This technology can provide intelligent conversations, answers to questions, and even generates content when given a prompt. People have been using ChatGPT to create college essays, advertising copy, website content, poetry, jokes, computer code, and more.
The performance of ChatGPT is awe-inspiring. For example, it was recently able to receive a solid grade for an MBA exam at Wharton Business School. I believe this is a true watershed moment for AI in two ways. First, it is raising awareness of the potential of AI among the public and second, it is putting AI in the hands of the masses.
In this article, I will explain what ChatGPT is, and the underlying technology in what I hope are easy-to-understand terms. I will also look at the implications for the organisational change management profession, including how we might utilise this new tool. There are, of course, some potential downsides to this technology, including ethical and copyright concerns, which I will also discuss.
ChatGPT is the latest version of the GPT AI tool. GPT stands for Generative Pre-trained Transformer. Generative AI is a form of AI used to generate new content. Applications include text-to-image, text-to-computer code, text-to videos and text-to-audio. Developed using machine learning, GPT has been pre-trained on enormous datasets based on internet content, including all of Wikipedia, essentially a significant portion of the internet. A transformer is a type of artificial neural network (ANN) architecture developed in 2017 by Google, which allows for greater parallelisation of processing, essentially meaning that if you have the proper hardware, you can train a model on a vast dataset. An ANN is a machine learning form inspired by how neurons operate in our brains.

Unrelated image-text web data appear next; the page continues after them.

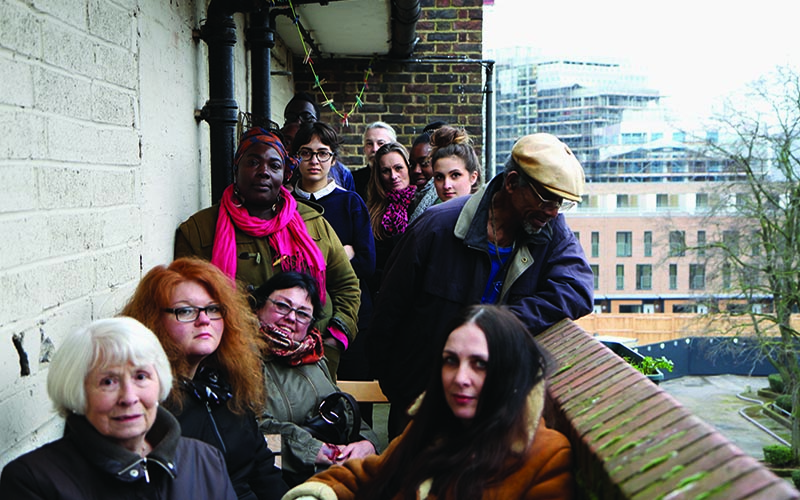 Engaged Urbanism, 'Ninth workshop on the balcony of Samuel House performing the history of public housing in London', Credit: Fugitive Images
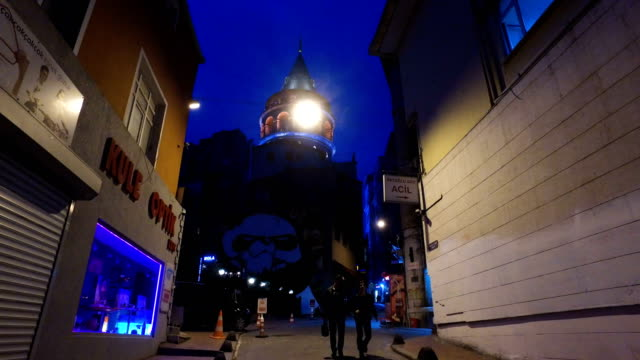 Istanbul's famous Galata tower is seen with its lights on ahead of going dark for the Earth Hour environmental campaign on March 25 2017 in Istanbul...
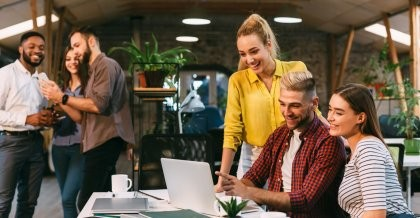 Mitarbeiter*innen einer Software Agentur entwerfen Individualsoftware für Kunden und schauen gemeinsam auf den Bildschirm eines Laptops.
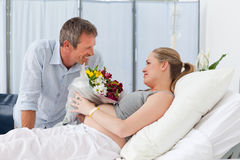 Adorable couple in a hospital room Stock Images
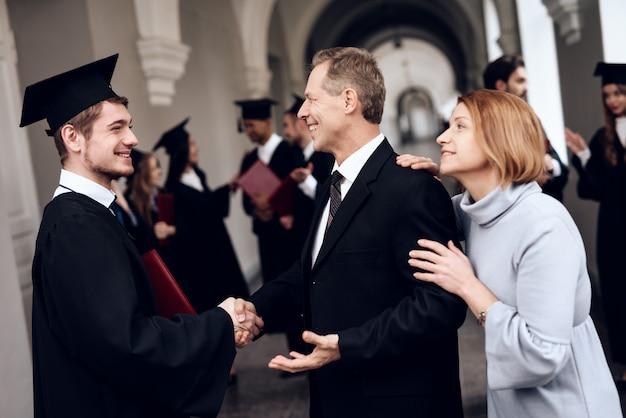 Les parents félicitent l'étudiant qui termine ses études Photo Premium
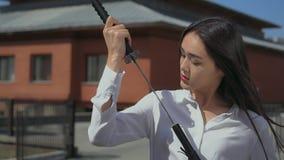 De Aziatische schoonheid trekt schitterend zwaard uit zijn schede en bekijkt adoringly het stock video
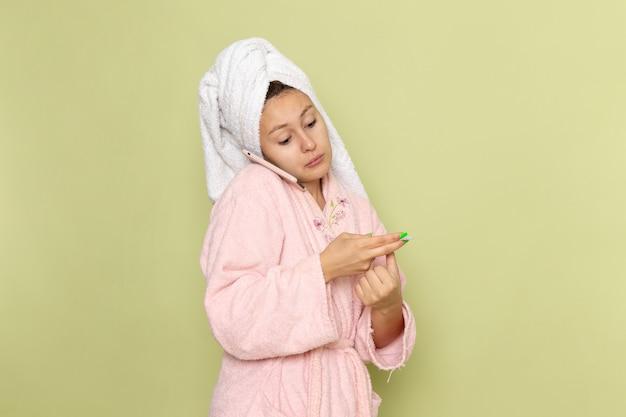 Frau im rosa bademantel, die am telefon spricht Kostenlose Fotos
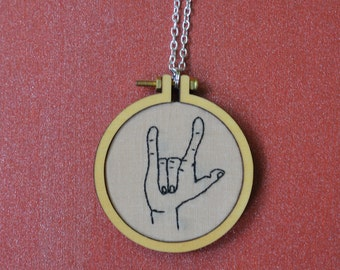 "Embroidered necklace of ""rock hard"" hand gesture"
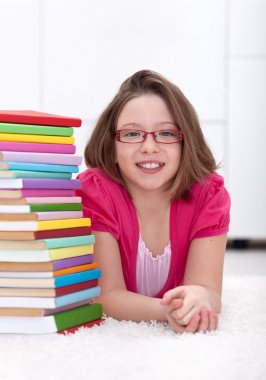Young girl with lots of books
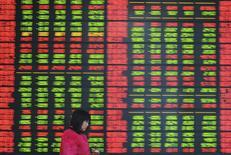 Женщина в брокерской конторе в Фуяне. 25 февраля 2015 года. Азиатские фондовые рынки выросли в понедельник благодаря снижению процентных ставок китайским центробанком. REUTERS/China Daily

Before the release of ChatGPT in November, the core tool, GPT3, was only available to programmers and developers who could access the tool via an API (Application Programming Interface). Many exciting and innovative start-ups were created using this API, including Copy.AI, Writesonic and Jasper.
For me, the best use of ChatGPT is helping you overcome the blank page moment when creating content. So, whether you're drafting a status update on your project, drafting an email to your stakeholders or change sponsor, you can use ChatGPT to provide some suggestions to you that you can flesh out. Here are some more use cases for ChatGPT in change management:
Does this mean that I am advocating that Change Managers are obsolete and should be automated? Not at all. This is an excellent example of where humans and machines working together can achieve so much more than machines or humans working separately. Thought leaders in this area, including Professor Thomas Malone of MIT, have advocated for a collective intelligence approach, where 'people and computers can be connected so that collectively they act more intelligently than any one person, group, or computer has acted before" (The Economist).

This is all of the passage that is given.